Zoe Gilbert, 11, has something called bone marrow failure, which doctors believe can only be a cured by a transplant.

The condition, a form of aplastic anaemia, affects the blood and is caused by the bone marrow and stem cells not producing enough blood cells.

So far, Zoe's desperate family have failed to find a match for the youngster. Instead, the schoolgirl is having her dangerously weak immune system boosted - by horse blood.

A serum from the equine blood is injected into Zoe because it contains antithymocyte globulin (ATG) - an antibody which doctors hope will kick-start her immune system.

The treatment has a range of strange side effects, including the growth of facial hair.

Zoe will have to wait for four weeks after the treatment is completed to find out whether it has been successful.

If it doesn't work, her only option will be finding a suitable bone marrow donor to come forward and save her life.

Zoe's mother Elizabeth Gilbert has made an urgent appeal for more donors to sign up to the bone marrow register to 'secure Zoe's life'.

She said: "It's very difficult at the moment not knowing what will happen. My biggest fear is it not working and having to go through it again.

"A transplant would secure Zoe's life. Even if we don't find a match,donors could save other people's lives."

Zoe, who lives with her family in Impington, Cambridgeshire, was diagnosed with the condition by doctors at Addenbrooke's Hospital after she had 10 nose bleeds in just two weeks.

The condition means her bone marrow fails to reproduce red and white blood cells and platelets, which prevent bruising, and leaves Zoe with little resistance to infections.
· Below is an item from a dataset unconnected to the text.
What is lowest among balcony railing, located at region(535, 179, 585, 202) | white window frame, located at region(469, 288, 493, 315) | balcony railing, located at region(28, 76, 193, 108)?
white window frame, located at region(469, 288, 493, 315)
Children who do not have a brother or sister who is a good bone marrow match can be treated with a immunosuppressive therapy using antibodies from horse and rabbit blood.

The horse therapy reduces the number of white blood cells circulating in the bloodstream using drugs such as antilymphocyte globulin (ATG) and ciclosporin, which stimulate the bone marrow to restart blood cell production.